Re: [Spark 1.5]: Exception in thread "broadcast-hash-join-2" java.lang.OutOfMemoryError: Java heap space -- Work in 1.4, but 1.5 doesn't

2015-12-15 Thread Deenar Toraskar
On 16 December 2015 at 06:19, Deenar Toraskar <
deenar.toras...@thinkreactive.co.uk> wrote:

> Hi
>
> I had the same problem. There is a query with a lot of small tables (5x)
> all below the broadcast threshold and Spark is broadcasting all these
> tables together without checking if there is sufficient memory available.
>
> I got around this issue by reducing the
> *spark.sql.autoBroadcastJoinThreshold* to stop broadcasting the bigger
> tables in the query.
>
> This looks like a issue to me. A fix would be to
> a) ensure that in addition to the per table threshold, there is a total
> broadcast size per query, so only data upto that limit is broadcast
> preventing executors running out of memory.
>
> Shall I raise a JIRA for this?
>
> Regards
> Deenar
>
>
> On 4 November 2015 at 22:55, Shuai Zheng <szheng.c...@gmail.com> wrote:
>
>> And an update is: this ONLY happen in Spark 1.5, I try to run it under
>> Spark 1.4 and 1.4.1, there are no issue (the program is developed under
>> Spark 1.4 last time, and I just re-test it, it works). So this is proven
>> that there is no issue on the logic and data, it is caused by the new
>> version of Spark.
>>
>>
>>
>> So I want to know any new setup I should set in Spark 1.5 to make it
>> work?
>>
>>
>>
>> Regards,
>>
>>
>>
>> Shuai
>>
>>
>>
>> *From:* Shuai Zheng [mailto:szheng.c...@gmail.com]
>> *Sent:* Wednesday, November 04, 2015 3:22 PM
>> *To:* user@spark.apache.org
>> *Subject:* [Spark 1.5]: Exception in thread "broadcast-hash-join-2"
>> java.lang.OutOfMemoryError: Java heap space
>>
>>
>>
>> Hi All,
>>
>>
>>
>> I have a program which actually run a bit complex business (join) in
>> spark. And I have below exception:
>>
>>
>>
>> I running on Spark 1.5, and with parameter:
>>
>>
>>
>> spark-submit --deploy-mode client --executor-cores=24 --driver-memory=2G
>> --executor-memory=45G –class …
>>
>>
>>
>> Some other setup:
>>
>>
>>
>> sparkConf.set("spark.serializer",
>> "org.apache.spark.serializer.KryoSerializer").set("spark.kryoserializer.buffer.max",
>> "2047m");
>>
>> sparkConf.set("spark.executor.extraJavaOptions", "-XX:+PrintGCDetails
>> -XX:+PrintGCTimeStamps").set("spark.sql.autoBroadcastJoinThreshold",
>> "104857600");
>>
>>
>>
>> This is running on AWS c3*8xlarge instance. I am not sure what kind of
>> parameter I should set if I have below OutOfMemoryError exception.

» **Data below**
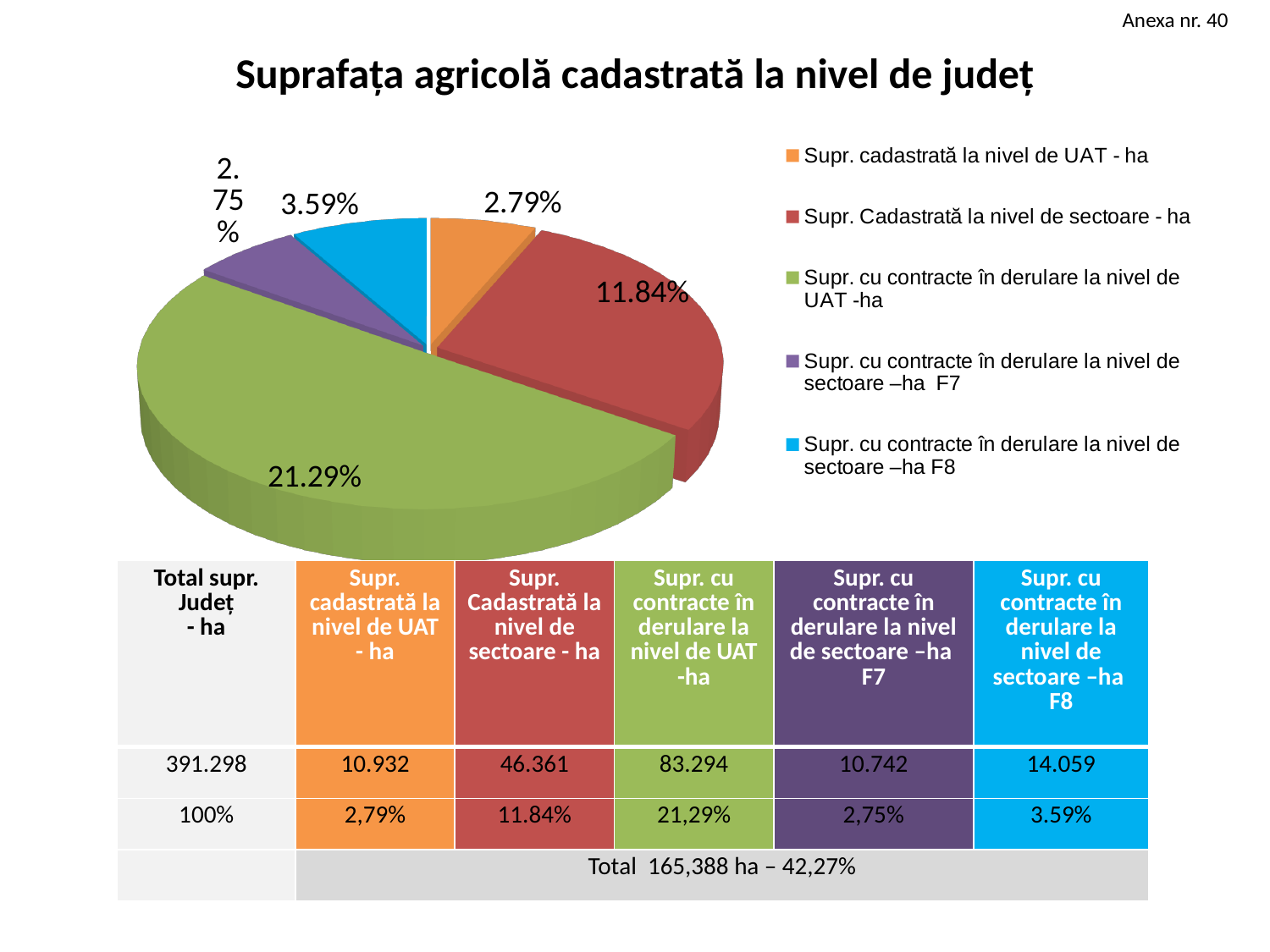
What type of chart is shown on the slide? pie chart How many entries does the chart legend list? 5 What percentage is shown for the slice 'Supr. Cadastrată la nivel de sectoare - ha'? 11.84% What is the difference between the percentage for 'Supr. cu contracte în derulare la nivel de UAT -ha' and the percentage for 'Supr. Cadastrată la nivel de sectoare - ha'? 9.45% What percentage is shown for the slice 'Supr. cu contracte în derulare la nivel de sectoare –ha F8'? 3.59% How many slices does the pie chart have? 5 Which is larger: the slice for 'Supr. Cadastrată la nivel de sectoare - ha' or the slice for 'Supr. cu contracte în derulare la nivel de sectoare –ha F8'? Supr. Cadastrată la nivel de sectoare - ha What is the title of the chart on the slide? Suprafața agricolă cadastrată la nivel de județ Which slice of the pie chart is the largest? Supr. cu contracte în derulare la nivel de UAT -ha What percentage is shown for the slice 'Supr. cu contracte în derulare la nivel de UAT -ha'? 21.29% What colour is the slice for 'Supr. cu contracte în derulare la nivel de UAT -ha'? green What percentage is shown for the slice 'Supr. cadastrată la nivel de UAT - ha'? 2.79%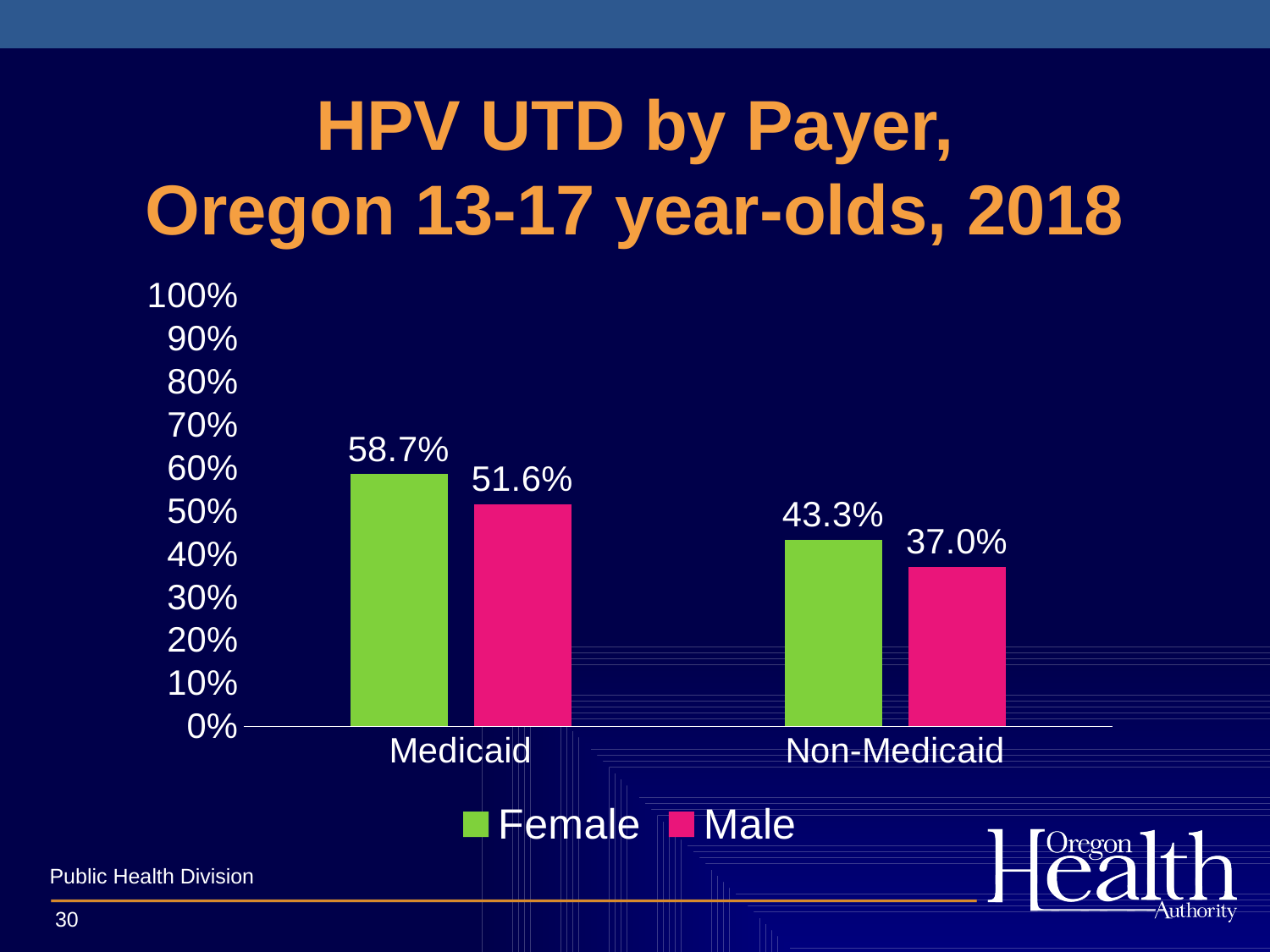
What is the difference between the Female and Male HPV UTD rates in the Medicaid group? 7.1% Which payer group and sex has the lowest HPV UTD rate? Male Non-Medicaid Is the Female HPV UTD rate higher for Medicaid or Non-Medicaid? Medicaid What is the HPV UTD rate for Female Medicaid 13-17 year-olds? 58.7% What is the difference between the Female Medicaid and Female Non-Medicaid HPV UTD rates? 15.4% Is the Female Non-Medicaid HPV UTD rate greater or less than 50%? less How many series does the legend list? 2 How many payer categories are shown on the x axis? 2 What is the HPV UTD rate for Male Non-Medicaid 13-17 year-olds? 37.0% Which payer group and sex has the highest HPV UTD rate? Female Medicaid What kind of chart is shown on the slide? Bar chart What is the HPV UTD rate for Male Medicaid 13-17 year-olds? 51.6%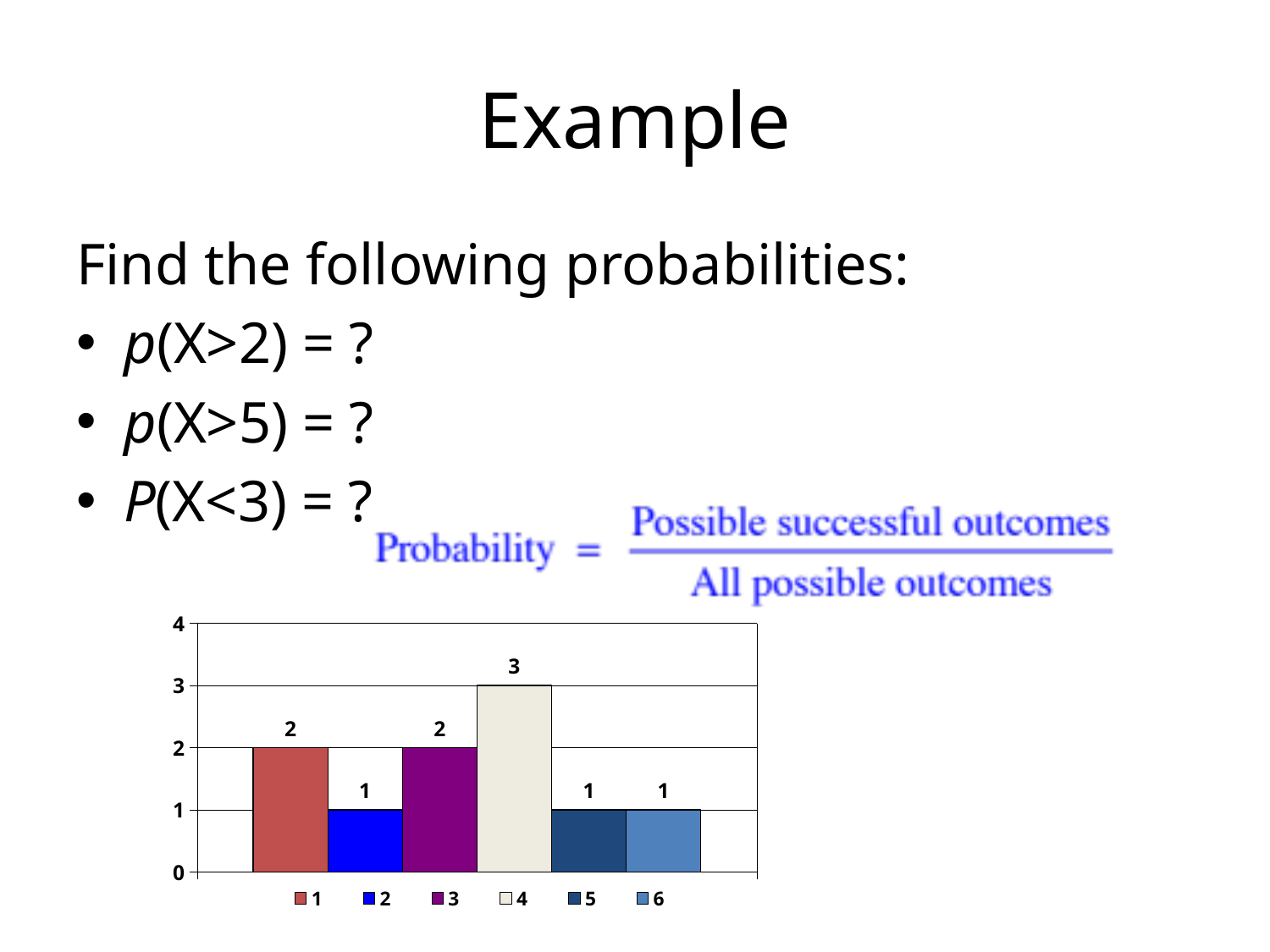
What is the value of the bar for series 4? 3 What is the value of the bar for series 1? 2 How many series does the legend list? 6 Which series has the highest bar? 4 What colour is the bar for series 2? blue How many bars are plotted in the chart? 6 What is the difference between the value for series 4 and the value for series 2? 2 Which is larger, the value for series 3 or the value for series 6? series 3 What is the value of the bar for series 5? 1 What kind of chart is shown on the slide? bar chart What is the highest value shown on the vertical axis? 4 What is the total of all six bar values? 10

» **Using the information**
1 – Translate this sentence from the Spark mailing-list thread into Spanish: "This is running on AWS c3*8xlarge instance."
2 – Return the passage of the Spark mailing-list thread starting with "Re: [Spark 1.5]: Exception" and going on through "sufficient memory available.".

» **Responses for each task**
1 – Esto se está ejecutando en una instancia AWS c3*8xlarge.

2 –
Re: [Spark 1.5]: Exception in thread "broadcast-hash-join-2" java.lang.OutOfMemoryError: Java heap space -- Work in 1.4, but 1.5 doesn't

2015-12-15 Thread Deenar Toraskar
On 16 December 2015 at 06:19, Deenar Toraskar <
deenar.toras...@thinkreactive.co.uk> wrote:

> Hi
>
> I had the same problem. There is a query with a lot of small tables (5x)
> all below the broadcast threshold and Spark is broadcasting all these
> tables together without checking if there is sufficient memory available.